New research suggests US firms are picking up top talent by taking advantage of the misconception that UK firms exit their partners in their late 50s.

Consultancy Jomati’s latest report, which involved interviews with 50 partners from 28 of the UK’s leading firms, said the trend was more prevalent in London, and had enabled US firms to recruit high quality partners in their late 40s and early 50s.

As a result, ‘UK law firms risk losing very good quality resources much earlier than they would like,’ Jomati’s report said.

The study found that of the firms interviewed, more than 40% retained a mandatory retirement age, while a number of others which removed it still required consent for partners to remain beyond a certain age.

Jomati said firms nor their partners should underestimate the impact of poorly handled partner retirements on effective succession.

‘From our research and the conversations we have had with partners, it is clear that although law firms are starting to address the issue, it is still only a minority that is providing, or considering, ways in which they might provide more structured and timely support,’ the report said.

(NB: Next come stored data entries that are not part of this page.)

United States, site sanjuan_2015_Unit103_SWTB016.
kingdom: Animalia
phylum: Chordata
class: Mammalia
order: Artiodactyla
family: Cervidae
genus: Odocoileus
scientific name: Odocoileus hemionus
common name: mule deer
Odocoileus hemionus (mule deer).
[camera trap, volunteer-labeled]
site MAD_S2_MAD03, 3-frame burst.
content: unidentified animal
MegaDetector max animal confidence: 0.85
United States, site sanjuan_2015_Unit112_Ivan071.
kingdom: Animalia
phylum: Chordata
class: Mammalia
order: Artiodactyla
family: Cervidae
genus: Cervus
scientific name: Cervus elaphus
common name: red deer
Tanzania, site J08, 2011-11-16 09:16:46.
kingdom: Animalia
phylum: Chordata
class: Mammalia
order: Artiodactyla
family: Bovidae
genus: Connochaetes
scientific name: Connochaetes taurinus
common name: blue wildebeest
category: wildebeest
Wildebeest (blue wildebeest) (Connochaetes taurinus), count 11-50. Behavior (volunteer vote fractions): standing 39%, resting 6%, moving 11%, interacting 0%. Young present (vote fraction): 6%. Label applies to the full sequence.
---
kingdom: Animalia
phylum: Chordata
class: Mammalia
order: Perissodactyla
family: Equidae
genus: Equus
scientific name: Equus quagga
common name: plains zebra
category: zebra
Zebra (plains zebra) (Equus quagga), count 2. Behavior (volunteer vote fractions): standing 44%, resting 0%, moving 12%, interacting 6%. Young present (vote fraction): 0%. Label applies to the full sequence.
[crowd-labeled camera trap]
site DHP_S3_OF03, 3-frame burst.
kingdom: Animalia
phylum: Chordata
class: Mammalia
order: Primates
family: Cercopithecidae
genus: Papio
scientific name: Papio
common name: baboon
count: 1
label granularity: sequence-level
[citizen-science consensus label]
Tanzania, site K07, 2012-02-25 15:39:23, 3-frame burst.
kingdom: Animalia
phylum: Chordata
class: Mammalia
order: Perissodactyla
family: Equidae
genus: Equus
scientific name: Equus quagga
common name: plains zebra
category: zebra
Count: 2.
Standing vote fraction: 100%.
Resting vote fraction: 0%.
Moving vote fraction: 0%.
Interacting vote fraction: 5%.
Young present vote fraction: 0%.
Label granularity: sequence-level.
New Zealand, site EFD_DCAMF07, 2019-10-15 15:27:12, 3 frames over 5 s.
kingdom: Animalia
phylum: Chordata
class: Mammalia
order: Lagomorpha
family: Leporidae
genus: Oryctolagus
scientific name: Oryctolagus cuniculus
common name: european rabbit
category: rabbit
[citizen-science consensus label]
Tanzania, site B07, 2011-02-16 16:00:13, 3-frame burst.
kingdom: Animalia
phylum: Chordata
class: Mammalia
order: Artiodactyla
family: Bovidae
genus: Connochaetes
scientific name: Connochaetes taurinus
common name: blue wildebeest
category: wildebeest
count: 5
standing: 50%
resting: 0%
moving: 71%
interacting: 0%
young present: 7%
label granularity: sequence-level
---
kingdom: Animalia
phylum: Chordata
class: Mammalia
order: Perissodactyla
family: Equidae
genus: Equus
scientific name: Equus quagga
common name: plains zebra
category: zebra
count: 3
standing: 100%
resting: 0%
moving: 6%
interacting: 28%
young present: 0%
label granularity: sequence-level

The study also found ‘a sense, shared by firms and partners, that there is a lack of opportunity for lawyers at retirement.’

‘Partners are still moving elsewhere to prolong their careers, whether to US firms in London or to smaller English firms, but the route to the boardroom or in-house is now more difficult. We were told that “the City is knee deep in 50-something commercial lawyers all looking for a non-executive director position.”’

Jomati said it seemed common across all the firms it spoke with that a majority of partners either simply don’t plan, or else leave it very late.